Viele Belastungen verstehen vor allem diejenigen, die sie selbst erleben. Wenn Ihr soziales Umfeld keine eigenen Erfahrungen mit Ihrer Situation hat, fällt es oft schwer, Ihre Gefühle zu verstehen und Ihren Bedürfnissen entgegenzukommen.
In Selbsthilfegruppen finden Sie Menschen, die Ihre Situation nachfühlen können und auch den eigenen Umgang damit schildern. Vielen Senioren fällt es dann auch leichter, sich zu öffnen und über tiefsitzende Schmerzen zu sprechen oder als peinlich oder belastend empfundene Situationen zu erklären.

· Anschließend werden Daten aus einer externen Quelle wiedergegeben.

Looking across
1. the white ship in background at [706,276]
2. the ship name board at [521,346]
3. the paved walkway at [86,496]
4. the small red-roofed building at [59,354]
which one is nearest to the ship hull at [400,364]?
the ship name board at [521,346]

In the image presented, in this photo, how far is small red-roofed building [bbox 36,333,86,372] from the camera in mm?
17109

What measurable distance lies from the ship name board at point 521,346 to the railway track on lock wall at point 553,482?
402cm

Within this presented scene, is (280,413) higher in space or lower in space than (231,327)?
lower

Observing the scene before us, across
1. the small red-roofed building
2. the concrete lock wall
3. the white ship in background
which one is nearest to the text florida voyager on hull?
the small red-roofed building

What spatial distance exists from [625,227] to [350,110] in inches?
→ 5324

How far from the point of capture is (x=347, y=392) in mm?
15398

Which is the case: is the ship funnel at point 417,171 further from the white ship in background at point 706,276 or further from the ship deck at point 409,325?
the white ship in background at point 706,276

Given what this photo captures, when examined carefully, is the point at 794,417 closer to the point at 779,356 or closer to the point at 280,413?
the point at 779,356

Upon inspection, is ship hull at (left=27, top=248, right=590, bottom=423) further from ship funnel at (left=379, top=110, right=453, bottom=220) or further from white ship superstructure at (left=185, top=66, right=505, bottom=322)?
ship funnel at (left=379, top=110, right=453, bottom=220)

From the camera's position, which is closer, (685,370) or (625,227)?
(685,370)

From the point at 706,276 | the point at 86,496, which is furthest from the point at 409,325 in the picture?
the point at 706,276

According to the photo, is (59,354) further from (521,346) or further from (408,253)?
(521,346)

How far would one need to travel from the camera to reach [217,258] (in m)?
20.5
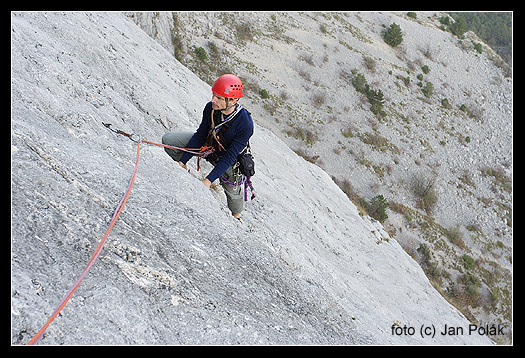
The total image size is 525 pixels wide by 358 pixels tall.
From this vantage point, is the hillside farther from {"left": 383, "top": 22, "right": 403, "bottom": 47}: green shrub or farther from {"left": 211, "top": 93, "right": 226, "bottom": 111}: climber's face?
{"left": 211, "top": 93, "right": 226, "bottom": 111}: climber's face

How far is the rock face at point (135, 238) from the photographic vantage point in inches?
140

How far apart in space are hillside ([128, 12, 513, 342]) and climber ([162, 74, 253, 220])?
12.5 metres

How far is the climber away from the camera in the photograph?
4617 mm

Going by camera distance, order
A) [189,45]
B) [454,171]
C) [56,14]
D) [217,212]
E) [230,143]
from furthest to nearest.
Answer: [454,171] < [189,45] < [56,14] < [217,212] < [230,143]

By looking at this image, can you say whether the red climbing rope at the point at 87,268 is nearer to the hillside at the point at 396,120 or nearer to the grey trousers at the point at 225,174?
the grey trousers at the point at 225,174

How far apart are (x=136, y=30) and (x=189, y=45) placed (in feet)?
39.2

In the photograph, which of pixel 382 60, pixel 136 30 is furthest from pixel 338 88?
pixel 136 30

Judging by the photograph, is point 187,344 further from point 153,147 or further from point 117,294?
point 153,147

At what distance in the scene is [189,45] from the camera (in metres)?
23.4

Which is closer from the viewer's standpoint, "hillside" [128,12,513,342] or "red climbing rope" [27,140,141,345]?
"red climbing rope" [27,140,141,345]

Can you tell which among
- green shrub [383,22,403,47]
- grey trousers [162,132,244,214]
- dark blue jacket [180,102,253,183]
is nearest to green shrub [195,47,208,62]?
grey trousers [162,132,244,214]

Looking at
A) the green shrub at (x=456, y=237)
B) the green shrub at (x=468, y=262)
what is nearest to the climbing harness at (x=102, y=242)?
the green shrub at (x=468, y=262)

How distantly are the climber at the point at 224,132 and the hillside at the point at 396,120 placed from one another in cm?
1247

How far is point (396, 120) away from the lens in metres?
27.0
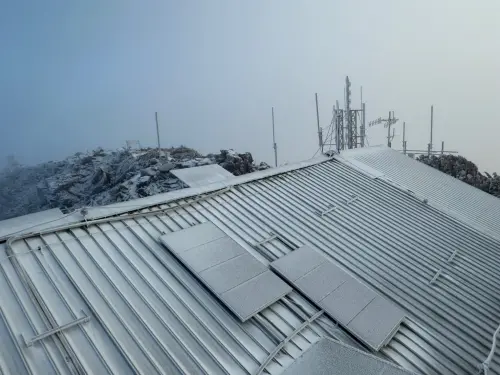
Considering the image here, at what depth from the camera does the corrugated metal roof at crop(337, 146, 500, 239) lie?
1040 centimetres

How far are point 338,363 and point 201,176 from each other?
5.76 meters

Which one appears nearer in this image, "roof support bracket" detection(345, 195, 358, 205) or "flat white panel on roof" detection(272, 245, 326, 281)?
"flat white panel on roof" detection(272, 245, 326, 281)

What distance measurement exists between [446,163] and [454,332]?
2367cm

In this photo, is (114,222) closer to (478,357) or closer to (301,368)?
(301,368)

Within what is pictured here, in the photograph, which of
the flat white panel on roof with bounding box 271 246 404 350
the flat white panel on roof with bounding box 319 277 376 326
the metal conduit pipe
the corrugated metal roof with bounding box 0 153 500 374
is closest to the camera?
the corrugated metal roof with bounding box 0 153 500 374

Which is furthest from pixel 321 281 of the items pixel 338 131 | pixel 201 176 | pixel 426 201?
pixel 338 131

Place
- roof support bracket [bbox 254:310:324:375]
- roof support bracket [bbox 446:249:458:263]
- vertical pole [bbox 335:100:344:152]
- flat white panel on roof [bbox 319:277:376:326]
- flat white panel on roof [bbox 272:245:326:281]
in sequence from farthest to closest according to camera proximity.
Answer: vertical pole [bbox 335:100:344:152] < roof support bracket [bbox 446:249:458:263] < flat white panel on roof [bbox 272:245:326:281] < flat white panel on roof [bbox 319:277:376:326] < roof support bracket [bbox 254:310:324:375]

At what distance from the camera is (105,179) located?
20.2m

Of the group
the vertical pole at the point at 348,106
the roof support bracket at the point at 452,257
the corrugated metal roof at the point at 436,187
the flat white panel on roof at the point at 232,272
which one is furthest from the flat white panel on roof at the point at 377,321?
the vertical pole at the point at 348,106

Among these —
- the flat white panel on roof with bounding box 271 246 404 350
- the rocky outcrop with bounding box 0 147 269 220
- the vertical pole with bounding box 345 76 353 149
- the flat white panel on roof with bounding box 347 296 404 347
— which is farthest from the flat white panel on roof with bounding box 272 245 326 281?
the vertical pole with bounding box 345 76 353 149

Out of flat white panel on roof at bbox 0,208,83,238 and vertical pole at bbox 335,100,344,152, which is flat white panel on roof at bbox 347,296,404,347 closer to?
flat white panel on roof at bbox 0,208,83,238

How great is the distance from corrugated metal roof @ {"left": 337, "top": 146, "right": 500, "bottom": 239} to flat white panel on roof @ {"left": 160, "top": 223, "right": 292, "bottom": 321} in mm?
6918

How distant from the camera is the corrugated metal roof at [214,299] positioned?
3.99 meters

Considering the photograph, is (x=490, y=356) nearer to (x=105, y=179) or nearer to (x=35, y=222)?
(x=35, y=222)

Nicht jede Selbsthilfegruppe hat eine Gruppenleitung und auch diese ist nicht immer geschult. Doch einige Gruppen, die von Sozialverbänden oder weltanschaulichen Institutionen angeboten werden, stellen Ihnen eine hauptamtliche Fachkraft zur Seite. Diese leitet die Gruppenstunde und bringt selber relevanten Input ein. Meist sind dies Therapeuten oder Psychologen, aber auch Sozialarbeiter, Pastoren und Krankenpfleger.
Inzwischen gibt es viele Portale, die Kontaktadressen und Informationen zu Selbsthilfegruppen sammeln und somit die Suche sehr erleichtern. Auch auf Websites von Vereinen, Behörden, Krankenkassen, medizinischen Einrichtungen und Sozialverbänden finden sich diverse Anlaufstellen. Meist ist es hilfreich, direkt die Begriffe „Selbsthilfegruppe“, der eigene Wohnort und das Thema der Gruppe in einer Suchmaschine einzugeben.
Aber auch außerhalb des Internets finden sich zahlreiche Informationsquellen. In Arztpraxen liegen Flyer frei zugänglich oder werden Ihnen von Ihrem Hausarzt persönlich ausgehändigt und in vielen öffentlichen Gebäuden finden Sie Plakate oder Broschüren von lokalen Gruppen. Nicht selten weisen auch Ihre Fachärzte auf entsprechende Gruppen hin oder stellen auch direkt den Kontakt her.
Wenn Sie keine passende Gruppe in der Umgebung finden, sehr ländlich wohnen oder aus gesundheitlichen Gründen nicht an Besuchen teilnehmen können, steht Ihnen die Möglichkeit von Online-Selbsthilfegruppen offen. Dies ist auch dann eine gute Alternative, wenn Sie in Ihrer Sprachfähigkeit eingeschränkt sind, denn hier bieten sich Chatgruppen an, in denen der Austausch rein über Text stattfindet.
In solchen Online-Selbsthilfegruppen für Senioren wird die fehlende physische Nähe teils durch Videokonferenzen wettgemacht. Rein digitale Gruppen ermöglichen Ihnen aber auch, statt zu einem festen wöchentlichen Termin in einem Forum nach Ihrer zeitlichen Verfügbarkeit miteinander zu sprechen. Zusätzlich haben Sie so eine große Gruppe und damit einen großen Erfahrungsschatz zur Auswahl, von dem Sie sehr profitieren können.
Wenn Sie sich nur ungern Fremden öffnen oder in Ihrer Gegend keine passende Gruppe zu finden ist, spricht auch nichts dagegen, mit Ihren Freundinnen und Freunden eine eigene Selbsthilfegruppe zu eröffnen. Der Vorteil liegt klar darin, dass Sie bereits ein Vertrauensverhältnis zueinander aufgebaut haben und über die Vorgeschichte informiert sind. Auch können Sie die Gruppensitzungen in Ihrem eigenen Wohnzimmer abhalten, statt sich aufwendig einen öffentlich verfügbaren Raum zu suchen, der erreichbar und erschwinglich ist.